| SOURCE TEXT |
◇ ◇ ◇ ◇ ◇ ◇ ◇

In order to admit air from the duct 6 to the bore 5 at the right-hand end of the bore 5, the barrel is provided with suitable ducts 44 which at their left ends communicate with the passage 6 through lateral ducts 45, and an annular port 46 in the port sleeve 37. The ducts 45 deliver air to the bore 5 through ports 47 disposed at the extreme right hand of the bore 5, adjacent the inner end of the head 3.

Upon admission of air to the ducts 45 after venting the cavities 42 and the bore 5 at the left of the piston, as is later explained, the piston 35 is driven to the left after delivery of its blow.

For proper valving and control it is desirable that the moil be urged to, and yieldably held in the, fully extended position by live air from the pressure source. For this purpose the barrel is provided with a longitudinal duct 48 which at the end adjacent the plug 36 is connected by a lateral duct 48a to a radial duct 49 and axial duct 50 in the plug 36. The duct 48 at its forward or right end is connected by a transverse duct 48b to the left end of the bore 25. This connection admits live air from the passage 6 through the duct 48 continuously to the bore 25 at the left or rear of the valving piston 32. The air fed through the duct 48 to the bore 25 continuously urges the moil 15 to the right to fully extended position and yieldably holds it in that position.

The head 3 has exhaust ducts 51 which are connected to exhaust ducts 52 in the right-hand end of the barrel 1.

The inlets of the exhaust ducts 51 are open into the bore 25 of the head 3. The moil 15 between the piston 32 and flange 16 has a reduced diameter neck portion which provides within the bore 25 an annular space 53 which is in communication with the exhaust duct 51.

The length of the valving piston 32 and position of the inlet ends of the ducts 51 are such that when the moil 15 is in a retracted position, the inlet ends of the ducts 51 are fully open, but when the moil 15 is in the extended position, the inlet ends of the ducts 51 are closed by the piston 32.

◇ ◇ ◇ ◇ ◇ ◇ ◇

| STORED RECORDS |
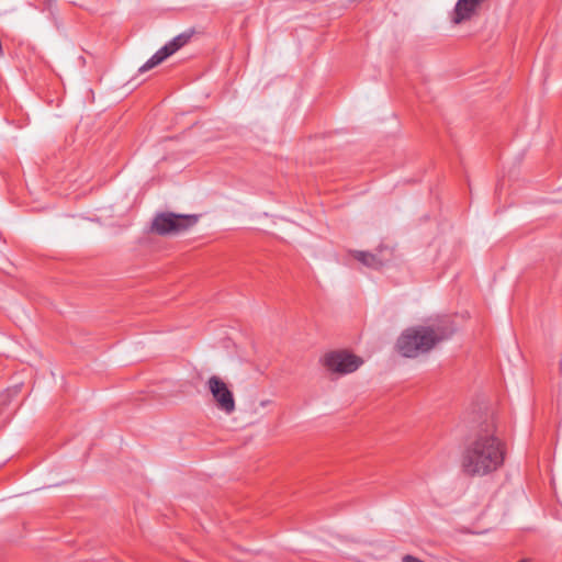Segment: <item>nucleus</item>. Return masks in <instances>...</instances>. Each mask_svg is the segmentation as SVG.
<instances>
[{
    "instance_id": "f257e3e1",
    "label": "nucleus",
    "mask_w": 562,
    "mask_h": 562,
    "mask_svg": "<svg viewBox=\"0 0 562 562\" xmlns=\"http://www.w3.org/2000/svg\"><path fill=\"white\" fill-rule=\"evenodd\" d=\"M505 454V445L496 436L494 425L485 424L464 445L460 468L465 476H486L502 468Z\"/></svg>"
},
{
    "instance_id": "f03ea898",
    "label": "nucleus",
    "mask_w": 562,
    "mask_h": 562,
    "mask_svg": "<svg viewBox=\"0 0 562 562\" xmlns=\"http://www.w3.org/2000/svg\"><path fill=\"white\" fill-rule=\"evenodd\" d=\"M454 328L448 318L428 326L406 329L397 339L396 348L406 358H416L430 351L437 344L452 336Z\"/></svg>"
},
{
    "instance_id": "7ed1b4c3",
    "label": "nucleus",
    "mask_w": 562,
    "mask_h": 562,
    "mask_svg": "<svg viewBox=\"0 0 562 562\" xmlns=\"http://www.w3.org/2000/svg\"><path fill=\"white\" fill-rule=\"evenodd\" d=\"M321 364L330 374L347 375L357 371L363 359L346 349L330 350L319 359Z\"/></svg>"
},
{
    "instance_id": "20e7f679",
    "label": "nucleus",
    "mask_w": 562,
    "mask_h": 562,
    "mask_svg": "<svg viewBox=\"0 0 562 562\" xmlns=\"http://www.w3.org/2000/svg\"><path fill=\"white\" fill-rule=\"evenodd\" d=\"M196 215L176 214L164 212L157 214L151 223V231L158 235H178L189 231L198 223Z\"/></svg>"
},
{
    "instance_id": "39448f33",
    "label": "nucleus",
    "mask_w": 562,
    "mask_h": 562,
    "mask_svg": "<svg viewBox=\"0 0 562 562\" xmlns=\"http://www.w3.org/2000/svg\"><path fill=\"white\" fill-rule=\"evenodd\" d=\"M206 384L216 407L227 415L233 414L236 409L235 397L227 384L217 375L210 376Z\"/></svg>"
},
{
    "instance_id": "423d86ee",
    "label": "nucleus",
    "mask_w": 562,
    "mask_h": 562,
    "mask_svg": "<svg viewBox=\"0 0 562 562\" xmlns=\"http://www.w3.org/2000/svg\"><path fill=\"white\" fill-rule=\"evenodd\" d=\"M193 32L187 31L175 38H172L169 43H167L164 47H161L158 52H156L140 68L139 72H145L154 67L161 64L165 59H167L169 56L175 54L178 49L183 47L191 38Z\"/></svg>"
},
{
    "instance_id": "0eeeda50",
    "label": "nucleus",
    "mask_w": 562,
    "mask_h": 562,
    "mask_svg": "<svg viewBox=\"0 0 562 562\" xmlns=\"http://www.w3.org/2000/svg\"><path fill=\"white\" fill-rule=\"evenodd\" d=\"M487 1L488 0H458L451 15V21L454 24L469 21Z\"/></svg>"
},
{
    "instance_id": "6e6552de",
    "label": "nucleus",
    "mask_w": 562,
    "mask_h": 562,
    "mask_svg": "<svg viewBox=\"0 0 562 562\" xmlns=\"http://www.w3.org/2000/svg\"><path fill=\"white\" fill-rule=\"evenodd\" d=\"M353 257L364 266L372 269H379L387 261V258H383L380 257L379 255L360 250L355 251Z\"/></svg>"
},
{
    "instance_id": "1a4fd4ad",
    "label": "nucleus",
    "mask_w": 562,
    "mask_h": 562,
    "mask_svg": "<svg viewBox=\"0 0 562 562\" xmlns=\"http://www.w3.org/2000/svg\"><path fill=\"white\" fill-rule=\"evenodd\" d=\"M402 562H424L422 560H419L418 558L416 557H413L411 554H406L402 558Z\"/></svg>"
},
{
    "instance_id": "9d476101",
    "label": "nucleus",
    "mask_w": 562,
    "mask_h": 562,
    "mask_svg": "<svg viewBox=\"0 0 562 562\" xmlns=\"http://www.w3.org/2000/svg\"><path fill=\"white\" fill-rule=\"evenodd\" d=\"M270 403H271V402H270L269 400H265V401H261V402H260V405H261L262 407H265V406L269 405Z\"/></svg>"
},
{
    "instance_id": "9b49d317",
    "label": "nucleus",
    "mask_w": 562,
    "mask_h": 562,
    "mask_svg": "<svg viewBox=\"0 0 562 562\" xmlns=\"http://www.w3.org/2000/svg\"><path fill=\"white\" fill-rule=\"evenodd\" d=\"M519 562H528V560H521V561H519Z\"/></svg>"
}]
</instances>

◇ ◇ ◇ ◇ ◇ ◇ ◇

| TASK TO CARRY OUT |
Please output everything in the air-tool description from "For proper valving" down to "in that position.", word for word. None of the entries are needed here.

| RESULT OF THIS TASK |
For proper valving and control it is desirable that the moil be urged to, and yieldably held in the, fully extended position by live air from the pressure source. For this purpose the barrel is provided with a longitudinal duct 48 which at the end adjacent the plug 36 is connected by a lateral duct 48a to a radial duct 49 and axial duct 50 in the plug 36. The duct 48 at its forward or right end is connected by a transverse duct 48b to the left end of the bore 25. This connection admits live air from the passage 6 through the duct 48 continuously to the bore 25 at the left or rear of the valving piston 32. The air fed through the duct 48 to the bore 25 continuously urges the moil 15 to the right to fully extended position and yieldably holds it in that position.